Indeed, matatus with idling engines near schools are particularly harmful as children are more vulnerable to the effects of air pollution. One reason why children are particularly vulnerable to the effects of air pollution is that they breathe more rapidly than adults and so absorb more pollutants at a time when their brains and bodies are still developing. Children also live closer to the ground, where some pollutants reach peak concentrations.
“I have lung problems and trouble with breathing. I even cough up black dust because I spend so much time here,” says Dennis Ngungu who owns a company which runs 70 buses in Nairobi. He stands beside one of his idling matatus about to leave for Banana Hill in Nairobi.
Two friends, Roise and Jane are tightly squeezed into a matatu waiting to depart for Machakos County, located approximately two hours outside Nairobi. “The smoke from the matatus really disturbs your lungs and I prefer when they switch their engines off when they are stationary,” says Roise. “If I see a matatu with the engine off, I don’t want to get in it as it doesn’t look like it is leaving,” adds Jane.
At the same bus stop, exhaust fumes from a departing matatu billow directly into the face of three-year-old girl, dressed in a fluffy pink ski jacket.
Can the practice of engine idling be stopped?
Many matatus leave their engine running all day. “My matatu is switched on for about 14 to 16 hours a day,” says Bernard, a matatu driver who is preparing to depart for Mombasa Road in Nairobi.
At many matatu stops, drivers are actively discouraged from switching their engines off. “The police will fine and arrest you and seize your matatus of you don’t keep moving when you are meant to,” says Titus Muiruri, a professional driver in the city.
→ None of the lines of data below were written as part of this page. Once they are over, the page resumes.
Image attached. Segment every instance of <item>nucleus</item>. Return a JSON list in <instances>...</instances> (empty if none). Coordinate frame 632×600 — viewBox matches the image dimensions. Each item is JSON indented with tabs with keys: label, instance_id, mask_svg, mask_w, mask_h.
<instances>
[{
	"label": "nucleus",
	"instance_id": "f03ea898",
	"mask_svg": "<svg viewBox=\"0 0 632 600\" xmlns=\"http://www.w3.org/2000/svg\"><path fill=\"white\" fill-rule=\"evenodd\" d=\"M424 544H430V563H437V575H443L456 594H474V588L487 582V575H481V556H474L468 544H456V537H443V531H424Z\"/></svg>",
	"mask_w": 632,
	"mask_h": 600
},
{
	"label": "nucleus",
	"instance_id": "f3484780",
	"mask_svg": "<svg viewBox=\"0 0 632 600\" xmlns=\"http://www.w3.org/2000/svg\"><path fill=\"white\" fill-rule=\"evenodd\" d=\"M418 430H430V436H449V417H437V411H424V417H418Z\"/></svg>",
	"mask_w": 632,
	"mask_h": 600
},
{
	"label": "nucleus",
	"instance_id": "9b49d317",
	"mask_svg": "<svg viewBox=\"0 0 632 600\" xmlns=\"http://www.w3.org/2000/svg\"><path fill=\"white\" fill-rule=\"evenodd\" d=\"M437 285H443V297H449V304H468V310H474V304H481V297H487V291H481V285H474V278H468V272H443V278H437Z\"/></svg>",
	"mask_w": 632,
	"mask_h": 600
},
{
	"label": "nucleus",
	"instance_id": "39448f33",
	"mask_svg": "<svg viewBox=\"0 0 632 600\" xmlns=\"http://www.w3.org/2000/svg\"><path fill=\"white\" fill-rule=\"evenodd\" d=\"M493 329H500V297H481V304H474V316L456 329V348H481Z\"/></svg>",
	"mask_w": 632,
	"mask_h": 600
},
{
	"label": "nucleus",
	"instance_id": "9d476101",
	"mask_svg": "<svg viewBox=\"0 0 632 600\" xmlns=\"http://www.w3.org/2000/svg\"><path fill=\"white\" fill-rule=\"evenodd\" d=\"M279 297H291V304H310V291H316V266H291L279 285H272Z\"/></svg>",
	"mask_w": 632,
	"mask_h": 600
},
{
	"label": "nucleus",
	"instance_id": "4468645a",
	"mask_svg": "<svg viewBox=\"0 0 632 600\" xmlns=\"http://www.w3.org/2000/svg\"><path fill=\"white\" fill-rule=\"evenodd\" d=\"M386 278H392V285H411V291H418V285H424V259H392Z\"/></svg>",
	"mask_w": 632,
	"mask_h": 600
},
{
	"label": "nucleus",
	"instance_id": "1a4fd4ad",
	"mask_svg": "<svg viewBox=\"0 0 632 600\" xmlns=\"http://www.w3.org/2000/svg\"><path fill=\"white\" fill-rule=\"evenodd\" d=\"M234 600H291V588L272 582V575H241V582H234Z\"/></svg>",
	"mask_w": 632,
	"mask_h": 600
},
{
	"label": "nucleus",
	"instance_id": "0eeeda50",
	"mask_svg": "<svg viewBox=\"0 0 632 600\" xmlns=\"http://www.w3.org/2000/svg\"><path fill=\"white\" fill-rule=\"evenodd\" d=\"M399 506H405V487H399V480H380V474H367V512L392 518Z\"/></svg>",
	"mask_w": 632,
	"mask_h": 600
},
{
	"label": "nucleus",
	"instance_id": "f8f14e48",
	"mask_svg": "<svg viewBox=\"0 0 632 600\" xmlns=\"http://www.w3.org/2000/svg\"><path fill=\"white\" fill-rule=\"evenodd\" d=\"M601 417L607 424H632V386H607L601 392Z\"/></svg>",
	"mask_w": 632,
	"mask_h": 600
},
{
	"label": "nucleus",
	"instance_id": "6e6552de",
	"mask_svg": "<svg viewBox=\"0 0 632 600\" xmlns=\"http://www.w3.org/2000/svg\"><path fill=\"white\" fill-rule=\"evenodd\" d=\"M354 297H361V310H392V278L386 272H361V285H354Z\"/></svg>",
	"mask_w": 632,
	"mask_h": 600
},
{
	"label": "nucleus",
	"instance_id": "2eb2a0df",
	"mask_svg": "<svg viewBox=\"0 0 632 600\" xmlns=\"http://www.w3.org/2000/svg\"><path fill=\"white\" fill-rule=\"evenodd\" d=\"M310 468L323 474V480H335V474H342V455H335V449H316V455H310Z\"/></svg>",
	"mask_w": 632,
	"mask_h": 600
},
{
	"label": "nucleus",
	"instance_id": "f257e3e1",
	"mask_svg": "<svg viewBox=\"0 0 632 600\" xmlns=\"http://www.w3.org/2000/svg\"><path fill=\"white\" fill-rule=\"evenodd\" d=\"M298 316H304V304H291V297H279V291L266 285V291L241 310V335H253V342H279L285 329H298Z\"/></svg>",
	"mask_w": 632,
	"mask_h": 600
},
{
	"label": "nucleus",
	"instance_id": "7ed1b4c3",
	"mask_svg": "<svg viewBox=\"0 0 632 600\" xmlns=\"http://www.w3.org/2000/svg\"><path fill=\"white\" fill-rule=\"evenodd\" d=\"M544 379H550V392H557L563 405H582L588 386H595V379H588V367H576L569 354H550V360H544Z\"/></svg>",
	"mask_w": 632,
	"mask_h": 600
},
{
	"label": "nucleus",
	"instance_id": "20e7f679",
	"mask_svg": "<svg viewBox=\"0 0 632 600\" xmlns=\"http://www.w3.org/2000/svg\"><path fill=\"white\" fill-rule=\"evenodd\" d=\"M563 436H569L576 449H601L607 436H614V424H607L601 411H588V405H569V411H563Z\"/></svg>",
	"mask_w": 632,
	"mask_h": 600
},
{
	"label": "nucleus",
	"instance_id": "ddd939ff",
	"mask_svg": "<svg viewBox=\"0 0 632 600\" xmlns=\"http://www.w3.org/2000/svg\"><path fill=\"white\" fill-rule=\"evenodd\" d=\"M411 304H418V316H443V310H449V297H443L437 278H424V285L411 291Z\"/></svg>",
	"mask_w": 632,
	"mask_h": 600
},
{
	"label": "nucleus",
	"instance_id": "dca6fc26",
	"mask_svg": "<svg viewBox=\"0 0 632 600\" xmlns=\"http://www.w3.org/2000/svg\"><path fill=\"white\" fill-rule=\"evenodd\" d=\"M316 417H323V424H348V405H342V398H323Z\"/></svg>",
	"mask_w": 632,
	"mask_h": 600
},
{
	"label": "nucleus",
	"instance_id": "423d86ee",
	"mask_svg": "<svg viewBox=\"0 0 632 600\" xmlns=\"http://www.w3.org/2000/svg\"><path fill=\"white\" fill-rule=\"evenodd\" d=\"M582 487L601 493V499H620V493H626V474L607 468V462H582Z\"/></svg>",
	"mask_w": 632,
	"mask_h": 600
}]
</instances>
Several cities in Europe and elsewhere have banned motorists from idling their engines, including while they are stuck in traffic or outside schools. For instance, The British Lung Foundation launched an initiative called #DropOffSwitchOff to encourage parents and drivers of school buses to switch off their engines at the school gates. Cities like Nairobi could introduce clean air zones outside schools, hospitals and care homes where idling is banned to protect those most vulnerable.
Matatu drivers and motorists in Nairobi and beyond also need to be made aware of the costs associated with leaving engines idling. Massive savings could be made in fuel costs if drivers reduced the amount of time they left their engines idling.
A cultural change may also be needed. “If matatus and motorists in general can shift their thinking and stop their engines idling, this can have a massive effect on reducing air pollution in African cities like Nairobi,” says Rob de Jong, Head of UN Environment's Air Quality and Mobility Unit.
“We must also tackle one of the root causes of urban air pollution - we need to switch from designing our cities around mobility for cars to designing our cities around mobility for people, including making it easier for those who walk and cycle - something UN Environment’s Share the Road Programme is promoting.”
Electric cars with the associated charging infrastructure as well as modern vehicles with stop-start systems also have a key role to play in the future to reduce emissions.
However, for the moment, the practice of engine idling in Nairobi is not changing, remaining something of a cultural norm. “I need to attract people to my business and at the end of the day, this is a hard life and I need to make money”, says Samuel.
“I do know that leaving my engine is bad for people’s health and a lot of people know this fact but if I don’t idle my engine, then people are going to use my competitor’s matatu”.